▶ _Work order_: Produce an exact copy of the first line of the data below and each line after it, please, up to and including the one with "genus: Aepyceros".

-- Provided data follows --

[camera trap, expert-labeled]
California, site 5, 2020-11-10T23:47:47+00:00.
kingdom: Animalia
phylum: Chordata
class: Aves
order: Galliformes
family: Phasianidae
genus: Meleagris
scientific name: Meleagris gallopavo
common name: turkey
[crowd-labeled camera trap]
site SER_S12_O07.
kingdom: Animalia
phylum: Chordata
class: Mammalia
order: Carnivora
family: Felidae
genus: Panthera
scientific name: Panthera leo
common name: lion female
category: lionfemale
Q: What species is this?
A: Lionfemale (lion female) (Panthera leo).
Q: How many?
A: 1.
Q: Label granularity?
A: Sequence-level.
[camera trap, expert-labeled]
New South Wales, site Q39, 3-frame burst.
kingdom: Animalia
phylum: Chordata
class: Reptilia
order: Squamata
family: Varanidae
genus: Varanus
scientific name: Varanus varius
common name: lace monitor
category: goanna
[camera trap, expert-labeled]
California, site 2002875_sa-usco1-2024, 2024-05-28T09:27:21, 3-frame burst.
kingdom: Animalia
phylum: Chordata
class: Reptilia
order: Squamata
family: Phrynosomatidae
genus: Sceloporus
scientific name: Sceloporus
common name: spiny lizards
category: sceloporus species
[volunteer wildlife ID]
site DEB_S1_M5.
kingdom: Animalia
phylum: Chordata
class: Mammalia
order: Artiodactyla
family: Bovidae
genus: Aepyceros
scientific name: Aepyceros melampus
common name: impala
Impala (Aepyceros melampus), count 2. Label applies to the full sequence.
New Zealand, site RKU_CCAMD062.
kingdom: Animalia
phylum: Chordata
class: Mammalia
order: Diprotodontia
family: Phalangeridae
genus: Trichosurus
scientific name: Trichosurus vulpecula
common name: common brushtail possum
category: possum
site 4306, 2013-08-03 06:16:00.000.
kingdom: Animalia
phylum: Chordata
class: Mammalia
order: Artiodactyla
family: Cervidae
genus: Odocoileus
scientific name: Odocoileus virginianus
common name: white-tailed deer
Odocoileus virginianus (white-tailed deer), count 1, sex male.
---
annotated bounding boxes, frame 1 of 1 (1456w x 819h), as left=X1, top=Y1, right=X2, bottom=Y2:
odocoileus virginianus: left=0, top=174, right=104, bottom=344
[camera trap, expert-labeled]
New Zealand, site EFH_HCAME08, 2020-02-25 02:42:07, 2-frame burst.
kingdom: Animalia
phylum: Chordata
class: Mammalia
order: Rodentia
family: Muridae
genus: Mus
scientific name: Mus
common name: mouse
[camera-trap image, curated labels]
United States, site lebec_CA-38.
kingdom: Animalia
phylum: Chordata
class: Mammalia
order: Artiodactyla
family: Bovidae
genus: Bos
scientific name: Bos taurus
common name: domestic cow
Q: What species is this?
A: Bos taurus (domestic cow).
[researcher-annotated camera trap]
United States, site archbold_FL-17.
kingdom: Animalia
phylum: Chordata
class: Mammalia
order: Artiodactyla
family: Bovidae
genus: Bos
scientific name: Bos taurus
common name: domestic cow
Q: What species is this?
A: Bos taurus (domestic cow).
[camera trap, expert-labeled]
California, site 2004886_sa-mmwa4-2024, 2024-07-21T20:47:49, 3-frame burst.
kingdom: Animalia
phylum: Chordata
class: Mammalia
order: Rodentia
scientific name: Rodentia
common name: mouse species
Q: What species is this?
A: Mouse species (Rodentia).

-- Provided data concluded --

▶ _Response area_:
[camera trap, expert-labeled]
California, site 5, 2020-11-10T23:47:47+00:00.
kingdom: Animalia
phylum: Chordata
class: Aves
order: Galliformes
family: Phasianidae
genus: Meleagris
scientific name: Meleagris gallopavo
common name: turkey
[crowd-labeled camera trap]
site SER_S12_O07.
kingdom: Animalia
phylum: Chordata
class: Mammalia
order: Carnivora
family: Felidae
genus: Panthera
scientific name: Panthera leo
common name: lion female
category: lionfemale
Q: What species is this?
A: Lionfemale (lion female) (Panthera leo).
Q: How many?
A: 1.
Q: Label granularity?
A: Sequence-level.
[camera trap, expert-labeled]
New South Wales, site Q39, 3-frame burst.
kingdom: Animalia
phylum: Chordata
class: Reptilia
order: Squamata
family: Varanidae
genus: Varanus
scientific name: Varanus varius
common name: lace monitor
category: goanna
[camera trap, expert-labeled]
California, site 2002875_sa-usco1-2024, 2024-05-28T09:27:21, 3-frame burst.
kingdom: Animalia
phylum: Chordata
class: Reptilia
order: Squamata
family: Phrynosomatidae
genus: Sceloporus
scientific name: Sceloporus
common name: spiny lizards
category: sceloporus species
[volunteer wildlife ID]
site DEB_S1_M5.
kingdom: Animalia
phylum: Chordata
class: Mammalia
order: Artiodactyla
family: Bovidae
genus: Aepyceros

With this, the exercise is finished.